Wer nicht von den Großen lernt,geht unter. So ist das nicht nur ind er Modebranche. Gewöhnen wir uns einfach daran.

Ilse

Mir gefält der Artikel. Man kann nicht einfach kommentarlos ein solches Szenario schaffen. Bei den high End Marken hat ja die Desing Idee und die anschließende Kampange einen Zusammenhang. Die Desing Idee ist da schon ganz anders ausgearbeiet und in der Kampange interpretiren Künster diese Idee und setzten sich damit auseinander und dazu gibt es dann auch jede Menge Informationen. Das kostet shr viel Zeit und Geld. Das kann man aber nicht wie Zara machen. Die gaben ja noch nicht mal im Nachinein eine inhaltliche Erklärung was die Inszenierung aussagen sollte. Wahrscheinlich weil es nichts zu sagen gibt, da es einfach nur oberflächlich ist – das ist der Unterschied, nicht nur im Stoff, sondern auch in der Kampange.

Dankwart6

Auch bei Zara arbeitet mehr als eine Person und niemand hat reagiert; egal wie gelagert die Sache ist. Das allein ist schon ein Armutszeugnis für eine Firma, die international tätig ist.

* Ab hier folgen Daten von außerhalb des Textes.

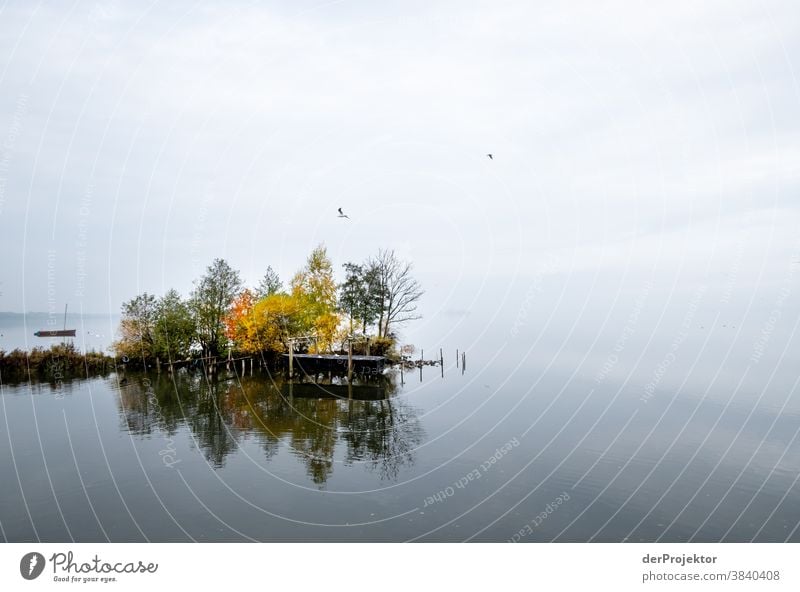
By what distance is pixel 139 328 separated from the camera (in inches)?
2013

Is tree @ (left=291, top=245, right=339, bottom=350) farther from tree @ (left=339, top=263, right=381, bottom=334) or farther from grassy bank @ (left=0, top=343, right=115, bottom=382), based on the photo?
grassy bank @ (left=0, top=343, right=115, bottom=382)

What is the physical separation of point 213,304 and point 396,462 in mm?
36908

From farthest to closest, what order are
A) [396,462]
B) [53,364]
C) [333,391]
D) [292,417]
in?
[53,364]
[333,391]
[292,417]
[396,462]

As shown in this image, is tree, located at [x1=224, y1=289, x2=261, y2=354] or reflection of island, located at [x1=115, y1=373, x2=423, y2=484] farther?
tree, located at [x1=224, y1=289, x2=261, y2=354]

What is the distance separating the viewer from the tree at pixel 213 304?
52938mm

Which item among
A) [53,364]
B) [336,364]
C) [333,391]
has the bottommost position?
[333,391]

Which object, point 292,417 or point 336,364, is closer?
point 292,417

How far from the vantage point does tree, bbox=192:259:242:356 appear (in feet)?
174

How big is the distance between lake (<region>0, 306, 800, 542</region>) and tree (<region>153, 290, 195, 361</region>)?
400 inches

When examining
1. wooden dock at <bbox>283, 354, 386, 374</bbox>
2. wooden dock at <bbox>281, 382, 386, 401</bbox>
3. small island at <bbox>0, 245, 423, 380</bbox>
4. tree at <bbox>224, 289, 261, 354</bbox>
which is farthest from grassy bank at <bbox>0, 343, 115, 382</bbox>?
wooden dock at <bbox>281, 382, 386, 401</bbox>

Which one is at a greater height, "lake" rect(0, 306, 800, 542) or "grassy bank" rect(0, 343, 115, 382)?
"grassy bank" rect(0, 343, 115, 382)

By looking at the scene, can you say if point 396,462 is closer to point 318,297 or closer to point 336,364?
point 336,364

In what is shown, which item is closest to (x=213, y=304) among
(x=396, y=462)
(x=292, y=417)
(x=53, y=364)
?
(x=53, y=364)

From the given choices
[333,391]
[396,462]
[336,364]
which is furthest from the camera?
[336,364]
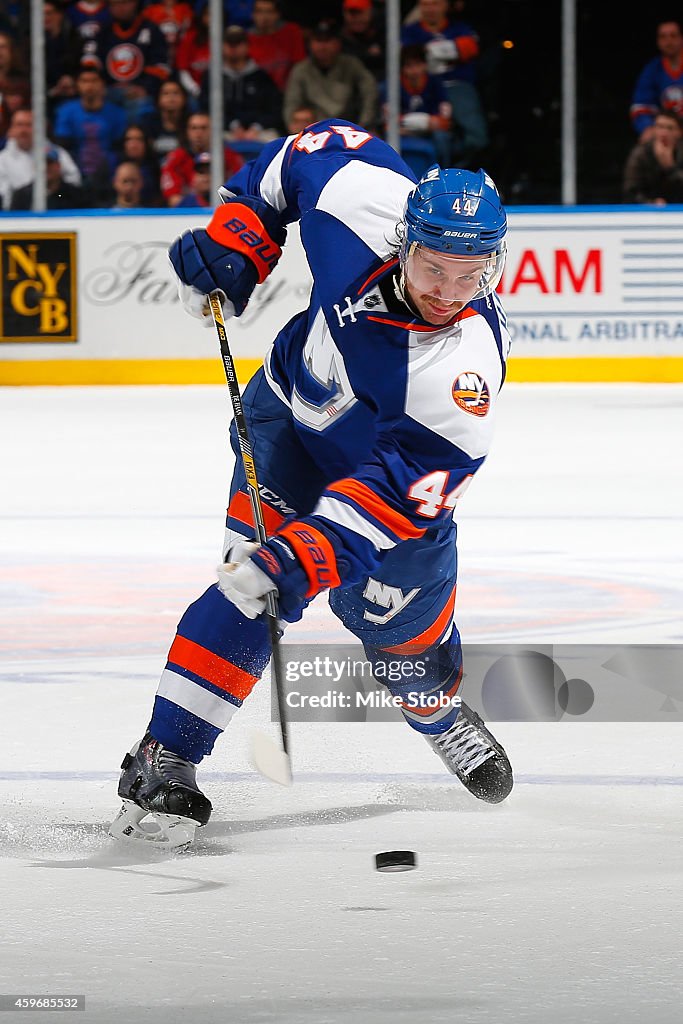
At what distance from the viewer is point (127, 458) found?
7.01 m

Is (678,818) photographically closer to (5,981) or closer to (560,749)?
(560,749)

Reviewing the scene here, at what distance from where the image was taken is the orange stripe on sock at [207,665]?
2.68 m

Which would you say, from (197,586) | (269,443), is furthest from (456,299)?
(197,586)

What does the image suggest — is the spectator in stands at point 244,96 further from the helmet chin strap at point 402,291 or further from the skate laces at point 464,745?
the helmet chin strap at point 402,291

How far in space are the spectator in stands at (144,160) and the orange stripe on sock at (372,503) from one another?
7.96 metres

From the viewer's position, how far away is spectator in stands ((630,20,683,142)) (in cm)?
1055

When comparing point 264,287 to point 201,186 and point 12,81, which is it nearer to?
point 201,186

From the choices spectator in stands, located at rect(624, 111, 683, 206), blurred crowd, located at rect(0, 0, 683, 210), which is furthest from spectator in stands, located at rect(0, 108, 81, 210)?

Hier bieten sich mir verschiedene Szenarien, nur bei keinem kommt Zara dabei gut weg.

1) Gezielte und gewollte Provokation im Namen der PR/Werbung. Sollte das zutreffen ist es einfach nur widerlich und verweferlich das Unglück einer Bevölkerungsgruppe für kommerzielle Zwecke auszunutzen.

2) Die Bilder sind wirklich vorher entstanden, man hat es allerdings nicht für nötig gehalten die teure Werbekampagne wegen “ein paar hundert Toten” einzustampfen und Stellung zu beziehen (in dem Fall hätte Zara es sogar positiv für Selbstwerbung nutzen können).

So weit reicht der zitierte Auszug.